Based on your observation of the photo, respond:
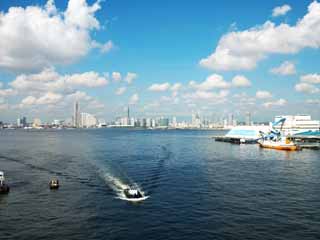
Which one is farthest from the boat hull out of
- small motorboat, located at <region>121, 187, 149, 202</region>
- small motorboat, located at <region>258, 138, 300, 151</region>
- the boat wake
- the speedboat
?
the speedboat

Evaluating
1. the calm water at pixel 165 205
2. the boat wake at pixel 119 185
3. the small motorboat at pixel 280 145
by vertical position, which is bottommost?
the calm water at pixel 165 205

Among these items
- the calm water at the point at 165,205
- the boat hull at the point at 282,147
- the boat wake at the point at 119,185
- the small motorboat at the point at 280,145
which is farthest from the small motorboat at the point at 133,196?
the small motorboat at the point at 280,145

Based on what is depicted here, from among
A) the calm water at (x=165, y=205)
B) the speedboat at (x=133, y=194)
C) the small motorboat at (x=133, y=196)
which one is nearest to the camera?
the calm water at (x=165, y=205)

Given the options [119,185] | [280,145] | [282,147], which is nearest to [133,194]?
[119,185]

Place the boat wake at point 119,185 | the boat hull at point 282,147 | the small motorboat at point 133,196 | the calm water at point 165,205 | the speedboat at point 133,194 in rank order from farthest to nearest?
the boat hull at point 282,147 → the boat wake at point 119,185 → the speedboat at point 133,194 → the small motorboat at point 133,196 → the calm water at point 165,205

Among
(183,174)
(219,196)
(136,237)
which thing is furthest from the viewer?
(183,174)

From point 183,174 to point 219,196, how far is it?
74.7ft

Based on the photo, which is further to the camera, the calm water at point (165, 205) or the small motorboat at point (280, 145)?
the small motorboat at point (280, 145)

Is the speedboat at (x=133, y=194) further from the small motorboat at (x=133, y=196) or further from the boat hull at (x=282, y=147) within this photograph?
the boat hull at (x=282, y=147)

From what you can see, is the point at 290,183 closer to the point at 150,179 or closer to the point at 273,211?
the point at 273,211

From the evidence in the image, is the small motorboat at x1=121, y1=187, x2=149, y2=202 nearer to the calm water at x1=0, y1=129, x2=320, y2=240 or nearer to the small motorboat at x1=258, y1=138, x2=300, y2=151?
the calm water at x1=0, y1=129, x2=320, y2=240

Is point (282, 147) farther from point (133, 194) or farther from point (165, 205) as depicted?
point (165, 205)

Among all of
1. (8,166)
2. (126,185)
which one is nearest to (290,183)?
(126,185)

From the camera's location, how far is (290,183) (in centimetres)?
6525
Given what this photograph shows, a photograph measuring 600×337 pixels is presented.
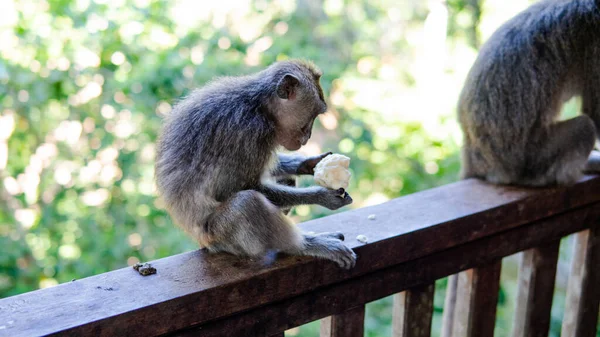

———

Give the listing again, swapping every "camera" for "lens" and keeping everything else the same. Leave the pictures out.

Based on your observation of the photo, respond:
Which one is farthest from the boat hull out of
- small motorboat, located at <region>121, 187, 149, 202</region>
- small motorboat, located at <region>258, 138, 300, 151</region>
- the boat wake
- the speedboat
?
the speedboat

Evaluating
1. the calm water at pixel 165 205
2. the boat wake at pixel 119 185
3. the small motorboat at pixel 280 145
by vertical position, which is bottommost?
the calm water at pixel 165 205

Among these items
- the calm water at the point at 165,205
- the boat hull at the point at 282,147
- the boat wake at the point at 119,185
- the small motorboat at the point at 280,145
which is farthest from the small motorboat at the point at 133,196?
the small motorboat at the point at 280,145

Based on what is depicted here, from among
A) the calm water at (x=165, y=205)
B) the speedboat at (x=133, y=194)
C) the small motorboat at (x=133, y=196)
which one is nearest to the lens?
the calm water at (x=165, y=205)

Given the options [119,185] | [280,145] | [282,147], which is nearest to [133,194]?
[119,185]

Place the boat wake at point 119,185 | the boat hull at point 282,147 | the small motorboat at point 133,196 | the calm water at point 165,205 | the speedboat at point 133,194 in rank order from farthest to nearest?
the boat hull at point 282,147 → the boat wake at point 119,185 → the speedboat at point 133,194 → the small motorboat at point 133,196 → the calm water at point 165,205

Among
(183,174)
(219,196)
(136,237)
which thing is furthest from the viewer?
(183,174)

From point 183,174 to point 219,196, how far is it?
74.7ft

Based on the photo, which is further to the lens, the calm water at point (165, 205) or the small motorboat at point (280, 145)?
the small motorboat at point (280, 145)

Is the speedboat at (x=133, y=194) further from the small motorboat at (x=133, y=196) or further from the boat hull at (x=282, y=147) within this photograph?
the boat hull at (x=282, y=147)

From what you can see, is the point at 290,183 closer to the point at 150,179 or closer to the point at 273,211?
the point at 273,211

From the evidence in the image, is the small motorboat at x1=121, y1=187, x2=149, y2=202 nearer to the calm water at x1=0, y1=129, x2=320, y2=240 or nearer to the small motorboat at x1=258, y1=138, x2=300, y2=151?
the calm water at x1=0, y1=129, x2=320, y2=240

Is point (282, 147) farther from point (133, 194) or farther from point (165, 205) as depicted?
point (165, 205)

Among all of
1. (8,166)
2. (126,185)
which one is nearest to (290,183)?
(126,185)

From the lens's location, how far is (290,183) (in centimetres)?
6525
Given what this photograph shows, a photograph measuring 600×337 pixels is presented.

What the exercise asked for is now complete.